**Collected material**.
+++

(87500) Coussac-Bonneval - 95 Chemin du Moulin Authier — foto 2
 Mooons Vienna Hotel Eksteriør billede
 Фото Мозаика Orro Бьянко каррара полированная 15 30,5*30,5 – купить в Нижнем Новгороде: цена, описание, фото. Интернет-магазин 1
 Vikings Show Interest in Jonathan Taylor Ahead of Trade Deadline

+++

**What to produce**.
Once you have read the listing, copy it out exactly.

**Output for this task**.
(87500) Coussac-Bonneval - 95 Chemin du Moulin Authier — foto 2
 Mooons Vienna Hotel Eksteriør billede
 Фото Мозаика Orro Бьянко каррара полированная 15 30,5*30,5 – купить в Нижнем Новгороде: цена, описание, фото. Интернет-магазин 1
 Vikings Show Interest in Jonathan Taylor Ahead of Trade Deadline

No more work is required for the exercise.